49. RH SP Jim Bagby Sr. (1916-1922) - The best starter on the 1920 World Champion and a workhorse for the late teens' squads.

48. RF Shin-Soo Choo (2006-2012) - Another in a line of thefts from the Mariners, the right fielder who was the main offensive threat in the late 2000's.

47. RH SP Tom Candiotti (1986-1991, 1999) - The knuckleballer who was the mainstay of the late 80's teams. He was one of the more under appreciated starters of his era.

46. RH SP George Uhle (1919-1928, 1936) - This three time 20 game winner who completed almost two thirds of his starts, he was credited as being Babe Ruth's least favorite starter to face. He also is sometimes credited with inventing the slider.
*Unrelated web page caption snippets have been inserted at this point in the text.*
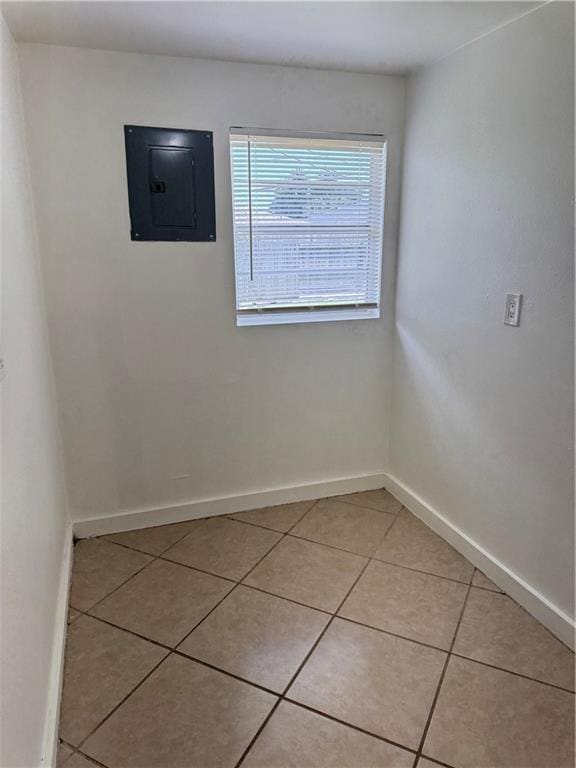 6501 Lafreniere St, Metairie, LA 70003 - spare room featuring electric panel and light tile patterned floors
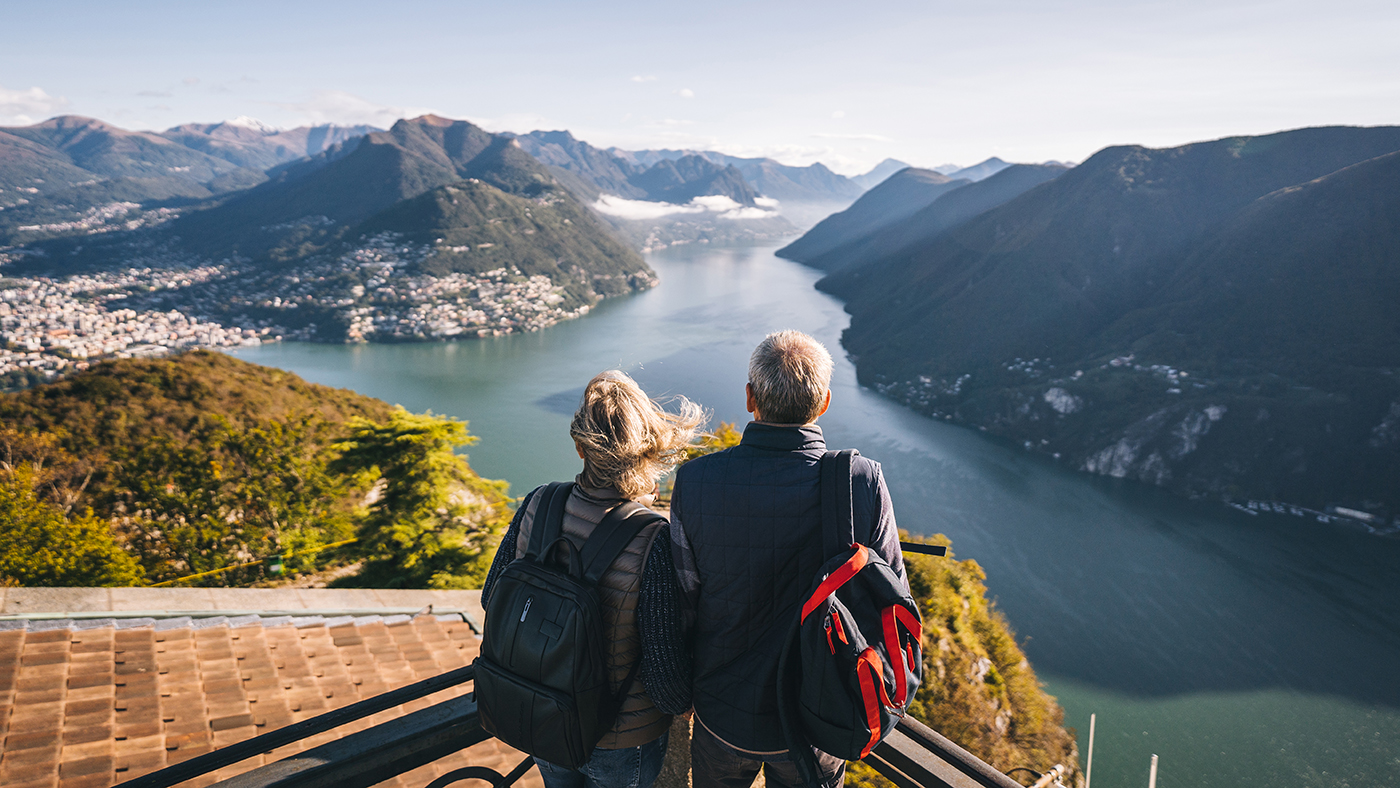 An older couple relax at viewpoint and look off to distant scene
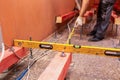 Construction worker measures distance between wooden blocks on the studs for lifting up floor due installing plumbin Royalty Free Stock Photo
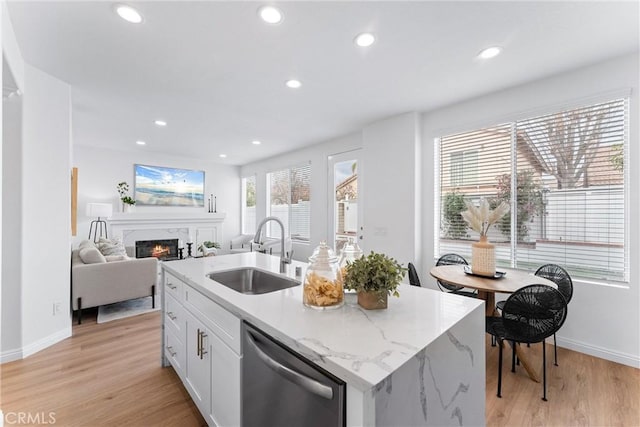 kitchen with sink, white cabinetry, dishwasher, an island with sink, and light stone countertops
45. DH/1B Andre Thornton (1977-1987) - The "Thunder" came over in one of the more lopsided trades in history and was the only power source on the team for much of his tenure.

44. RH SP Bert Blyleven (1981-1985) [HOF] - The best starter of the AL in 1984, he was best known as the hot-foot expert in his brief stint with the Tribe.
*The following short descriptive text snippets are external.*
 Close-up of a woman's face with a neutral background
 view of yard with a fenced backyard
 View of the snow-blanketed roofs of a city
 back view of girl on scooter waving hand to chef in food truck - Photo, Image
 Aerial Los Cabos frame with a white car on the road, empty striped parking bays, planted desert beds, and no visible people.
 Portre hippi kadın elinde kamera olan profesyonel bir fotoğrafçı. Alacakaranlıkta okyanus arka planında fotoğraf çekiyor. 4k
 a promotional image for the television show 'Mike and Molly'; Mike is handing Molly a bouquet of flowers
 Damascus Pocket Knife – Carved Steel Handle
43. RH SP Johnny Allen (1936-1940) - One of the few trades with the Yankees where the Tribe got the best end of the trade, he had one of the most dominant seasons ever in 1937.

42. RH SP Bartolo Colon (1997-2002) - A great ace in his own right, he is usually better known for the bountiful return he brought back in 2002.

41. 3B Toby Harrah (1979-1983) - Buddy Bell's replacement would end up eclipsing him as one of the better hitters on the early 80s squads.

40. RH SP Charles Nagy (1990-2002) - Never flashy, but very durable and dependable, he was a mainstay of the staff for over a decade.

39. LF/RF Jeff Heath (1936-1945) - Another in a long line of successful left fielders who also had an extraordinary temper.

38. LH SP Vean Gregg (1911-1914) - Like a firework rocket, his Indian career was began with a bang and then flamed out. But he had one of the all-time greatest pitching seasons ever in 1911.

37. 3B Ken Keltner (1937-1944, 1946-1949) - A key cog on the 40s teams, he was also a major factor during the 1948 championship run and a seven time All-Star.

36. 2B Roberto Alomar (1999-2001) [HOF] - Sandy's brother was one of the few high profile free agents that was ever signed during his prime. And those three seasons were well worth with the contract.

35. C/1B Victor Martinez (2002-2009) - A converted shortstop, he would go on to become one of the best hitting catchers in team history and a master at hand shakes.

34. RH SP/RP Willis Hudlin (1926-1940) - Another workhorse who was never really an ace, but also part of some very deep rotations in his decade and a half in Cleveland.

33. DH Travis Hafner (2003-2012) - The best designated hitter in Tribe history by far, he was one of the most feared hitters in all of baseball from 2004 to 2006 until a shoulder injury sapped him of his power.

32. RH SP Luis Tiant (1964-1969) - El Tiante was part of the superb 60s rotations and arguably had a better season than Denny McClain in the famed 1968 Year of the Pitcher.

31. RF Rocky Colavito (1955-1959, 1965-1967) - Arguably the most beloved Tribe player ever, he was dealt away at the prime of his career in one of the worst Indians trades ever by Trader Lane.

30. CF Grady Sizemore (2004-2011) - An All-Star by 23, his career was on a Hall of Fame trajectory until injury after injury shut down one of the most promising careers.

29. SS Omar Vizquel (1994-2004) - The best defensive shortstop in history, this eight time Gold Glover was a pretty decent hitter as well, using his speed to assist the powerhouse 90s teams.

28. 3B Bill Bradley (1901-1910) - The first local hero of this Cleveland franchise, he was one of the first power hitters in the Dead Ball Era as well as highly regarded defender at the hot corner when gloves were nothing then glorified pads on your hands.

27. RH SP/PH Wes Ferrell (1927-1933) - The career best hitting pitcher in franchise history (and perhaps in MLB not counting Babe Ruth), also was a superb starter before an arm injury forced him to be dealt.

26. 2B Bobby Avila (1949-1958) - This first Mexican native to star for the Tribe, he won a league batting title and was a key component of the juggernaut 1954 AL champions.